Europe nodded and handed him a chit so he might retrieve her luggage from a stowage closet below.
“Listen, Rossamünd, I am leaving on the last post today. I would sooner have you with me than not—your flair for a good treacle is hard to forgo.Yet as you say, you have taken the Emperor’s Billion and a solemn oath on the day of joining. Imperial Service is not something that can be put on then off again like some ill-tailored jackcoat. If you proved faithless in this, then what trust could a girl put in you?” she said slowly, with deliberate calm. She stared at the floor, lips pressed thin. “However, I wonder if you young prentices should not first be schooled in the rotten core of the Empire you serve before being offered a shiny Emperor’s Billion.”
“A rotten core, Miss Europe?”
“Ask your Marshal, little man—he is more recently schooled in Imperial machinations than I. Such things I escaped a long time ago.” She paced out of the room without a rearward glance.
Down in the foreparts of the coach yard, the Branden Rose mounted the lentum ready to depart for the Idlewild and the mysteries of the east. Standing on the highest step, she stared darkly for a time at the spandarion rumpling in the fitful wind that moved above the battlements, and at the house-watch that moved along them.
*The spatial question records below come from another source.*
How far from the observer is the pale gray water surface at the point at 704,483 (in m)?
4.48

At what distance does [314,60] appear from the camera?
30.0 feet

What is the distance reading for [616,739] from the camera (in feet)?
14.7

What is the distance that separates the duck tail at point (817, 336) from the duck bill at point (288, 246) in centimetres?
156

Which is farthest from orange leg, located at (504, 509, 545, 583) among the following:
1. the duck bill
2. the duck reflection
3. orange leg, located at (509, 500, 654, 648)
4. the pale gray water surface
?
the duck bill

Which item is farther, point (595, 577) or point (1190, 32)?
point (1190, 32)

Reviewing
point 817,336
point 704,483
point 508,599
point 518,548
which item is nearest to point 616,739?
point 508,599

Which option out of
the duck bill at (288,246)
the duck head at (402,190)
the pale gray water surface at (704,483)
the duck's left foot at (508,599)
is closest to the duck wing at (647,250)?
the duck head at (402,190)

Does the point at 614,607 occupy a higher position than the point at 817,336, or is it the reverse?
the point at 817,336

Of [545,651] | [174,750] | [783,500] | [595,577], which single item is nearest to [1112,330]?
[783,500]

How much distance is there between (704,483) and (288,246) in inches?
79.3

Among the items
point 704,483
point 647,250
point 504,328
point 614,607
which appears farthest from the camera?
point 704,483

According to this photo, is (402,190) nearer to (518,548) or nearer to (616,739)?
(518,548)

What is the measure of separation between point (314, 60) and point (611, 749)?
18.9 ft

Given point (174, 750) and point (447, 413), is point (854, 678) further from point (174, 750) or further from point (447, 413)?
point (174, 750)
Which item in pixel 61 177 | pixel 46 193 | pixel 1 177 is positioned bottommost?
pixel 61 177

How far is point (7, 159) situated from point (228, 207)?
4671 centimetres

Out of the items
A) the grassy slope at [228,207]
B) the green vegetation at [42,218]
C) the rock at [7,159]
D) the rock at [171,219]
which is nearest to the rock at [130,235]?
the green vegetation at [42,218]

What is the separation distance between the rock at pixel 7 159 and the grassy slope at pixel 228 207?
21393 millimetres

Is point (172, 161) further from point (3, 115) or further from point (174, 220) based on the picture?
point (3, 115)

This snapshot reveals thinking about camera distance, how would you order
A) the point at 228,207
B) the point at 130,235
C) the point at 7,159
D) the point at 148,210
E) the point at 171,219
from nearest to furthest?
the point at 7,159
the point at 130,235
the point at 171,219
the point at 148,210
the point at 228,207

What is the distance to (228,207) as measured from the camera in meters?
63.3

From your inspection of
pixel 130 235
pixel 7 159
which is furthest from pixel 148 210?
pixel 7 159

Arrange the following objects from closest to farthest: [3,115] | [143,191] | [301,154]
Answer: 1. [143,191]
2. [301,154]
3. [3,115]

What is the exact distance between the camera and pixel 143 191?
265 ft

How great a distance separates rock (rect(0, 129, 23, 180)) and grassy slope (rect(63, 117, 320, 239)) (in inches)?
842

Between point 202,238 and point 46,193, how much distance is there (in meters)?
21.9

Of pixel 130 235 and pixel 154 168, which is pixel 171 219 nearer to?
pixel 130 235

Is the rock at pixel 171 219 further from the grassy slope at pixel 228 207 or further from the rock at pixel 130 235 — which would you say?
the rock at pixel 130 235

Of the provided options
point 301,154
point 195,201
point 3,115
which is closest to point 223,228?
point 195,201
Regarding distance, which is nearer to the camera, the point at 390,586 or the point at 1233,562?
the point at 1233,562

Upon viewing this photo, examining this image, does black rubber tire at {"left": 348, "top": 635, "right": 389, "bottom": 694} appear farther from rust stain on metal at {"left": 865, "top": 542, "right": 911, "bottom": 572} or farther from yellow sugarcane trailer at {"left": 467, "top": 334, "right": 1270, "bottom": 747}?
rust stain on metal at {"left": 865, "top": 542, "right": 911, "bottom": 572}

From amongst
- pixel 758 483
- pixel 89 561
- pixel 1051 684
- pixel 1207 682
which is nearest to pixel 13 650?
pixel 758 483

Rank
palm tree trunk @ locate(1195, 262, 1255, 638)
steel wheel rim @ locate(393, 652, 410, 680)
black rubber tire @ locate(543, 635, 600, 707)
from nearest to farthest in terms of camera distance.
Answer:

Below, waiting, Rossamünd watched her silently.
“I go to do my usual labors—find a nicker, kill a nicker,” said Europe finally by way of farewell. “I may be wintering at the Brisking Cat on the highroad at the Sourspan Bridge. If you wish to write me, send to there and I shall get it either way.”
“I will,” the prentice answered. There was a pause. He wanted to say that he sometimes regretted not taking up her repeated offer of work, yet could not think how. Moreover, after his refusals such sentiments seemed a little late and a little foolish. Either way, he could never willingly accept a living made through a perpetual, thoughtless slaughter of bogles.
Europe peered at him knowingly.
“Do not be troubled, little man,” she said finally. “The last word is yet to be said on your service: just because you begin along one way does not mean it will be your end. Go back inside, Rossamünd. I will wait for thee, if thou wouldst come with me. Go back to your lampsmen chums,” she said as she entered the carriage. “And stay well clear of that Swill fellow.” The lentum door was shut with an impatient bang by the splasher boy.
“Good-bye, Miss Europe,” Rossamünd called to her.
With a brash hoot of its horn the post-lentum was whipped on and took the Branden Rose—still without a factotum—out of Winstermill. As suddenly as she had arrived, so she left.
Watching her depart, Rossamünd was caught in a collision of many emotions, but above them all he felt as if he had been left behind.
14
THE UNDERCROFT
The Skillions
the southeastern corner of the Low Gutter in the fortress of Winstermill. It gains its somewhat derogatory name from the many small, wood-built single-story sheds, warehouses and work-stalls found there. These are a recent addition to this part of the Gutter, it previously being the site of a stately old building designated for multiple uses, including the growing of bloom and the making and storing of lanterns. This reputedly burned down in mysterious circumstances two generations ago, outside of any current occupant’s memory.
 
 
T
HOUGH the menagerie of teratologists had begun to move into the Idlewild, disturbing reports continued to arrive at Winstermill. One told of the cothouse of Dovecote Bolt east of the Tumblesloe Heap that had lost three lamp-watchmen to an unseen ünterman. Another told of a small band of nickers having the audacity to attack Cripplebolt near the farthest end of the Wormway, destroying lamps in the process. For three days—the report said—they maintained a kind of siege before relief arrived from the fortress of Haltmire.